▶ **Requirement**: A precise repetition of every line below is the required answer.

Records drawn from a dataset

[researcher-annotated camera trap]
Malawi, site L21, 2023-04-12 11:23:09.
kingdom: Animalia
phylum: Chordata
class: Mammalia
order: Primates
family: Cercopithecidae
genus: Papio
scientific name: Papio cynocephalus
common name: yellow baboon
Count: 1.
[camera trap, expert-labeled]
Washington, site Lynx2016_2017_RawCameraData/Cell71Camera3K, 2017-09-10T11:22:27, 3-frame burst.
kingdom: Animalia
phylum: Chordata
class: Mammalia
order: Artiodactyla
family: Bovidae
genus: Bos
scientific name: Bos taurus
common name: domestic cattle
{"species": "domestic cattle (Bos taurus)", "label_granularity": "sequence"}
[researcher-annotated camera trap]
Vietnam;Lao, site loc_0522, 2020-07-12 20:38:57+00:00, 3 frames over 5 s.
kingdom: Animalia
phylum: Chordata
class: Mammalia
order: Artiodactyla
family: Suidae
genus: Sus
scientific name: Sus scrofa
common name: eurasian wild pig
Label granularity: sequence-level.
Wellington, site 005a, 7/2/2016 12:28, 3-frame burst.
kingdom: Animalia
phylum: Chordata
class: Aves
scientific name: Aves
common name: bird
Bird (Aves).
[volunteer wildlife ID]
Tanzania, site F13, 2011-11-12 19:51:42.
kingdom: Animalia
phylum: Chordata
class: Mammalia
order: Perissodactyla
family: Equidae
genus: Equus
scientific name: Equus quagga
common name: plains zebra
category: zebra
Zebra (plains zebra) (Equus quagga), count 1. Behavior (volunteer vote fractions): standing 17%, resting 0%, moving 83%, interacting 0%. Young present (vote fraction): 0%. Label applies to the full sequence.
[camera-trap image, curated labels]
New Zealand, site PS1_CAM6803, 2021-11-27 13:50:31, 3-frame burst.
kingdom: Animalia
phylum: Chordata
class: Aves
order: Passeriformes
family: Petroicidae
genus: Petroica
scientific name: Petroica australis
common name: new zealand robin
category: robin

▶ **Expected answer**:
[researcher-annotated camera trap]
Malawi, site L21, 2023-04-12 11:23:09.
kingdom: Animalia
phylum: Chordata
class: Mammalia
order: Primates
family: Cercopithecidae
genus: Papio
scientific name: Papio cynocephalus
common name: yellow baboon
Count: 1.
[camera trap, expert-labeled]
Washington, site Lynx2016_2017_RawCameraData/Cell71Camera3K, 2017-09-10T11:22:27, 3-frame burst.
kingdom: Animalia
phylum: Chordata
class: Mammalia
order: Artiodactyla
family: Bovidae
genus: Bos
scientific name: Bos taurus
common name: domestic cattle
{"species": "domestic cattle (Bos taurus)", "label_granularity": "sequence"}
[researcher-annotated camera trap]
Vietnam;Lao, site loc_0522, 2020-07-12 20:38:57+00:00, 3 frames over 5 s.
kingdom: Animalia
phylum: Chordata
class: Mammalia
order: Artiodactyla
family: Suidae
genus: Sus
scientific name: Sus scrofa
common name: eurasian wild pig
Label granularity: sequence-level.
Wellington, site 005a, 7/2/2016 12:28, 3-frame burst.
kingdom: Animalia
phylum: Chordata
class: Aves
scientific name: Aves
common name: bird
Bird (Aves).
[volunteer wildlife ID]
Tanzania, site F13, 2011-11-12 19:51:42.
kingdom: Animalia
phylum: Chordata
class: Mammalia
order: Perissodactyla
family: Equidae
genus: Equus
scientific name: Equus quagga
common name: plains zebra
category: zebra
Zebra (plains zebra) (Equus quagga), count 1. Behavior (volunteer vote fractions): standing 17%, resting 0%, moving 83%, interacting 0%. Young present (vote fraction): 0%. Label applies to the full sequence.
[camera-trap image, curated labels]
New Zealand, site PS1_CAM6803, 2021-11-27 13:50:31, 3-frame burst.
kingdom: Animalia
phylum: Chordata
class: Aves
order: Passeriformes
family: Petroicidae
genus: Petroica
scientific name: Petroica australis
common name: new zealand robin
category: robin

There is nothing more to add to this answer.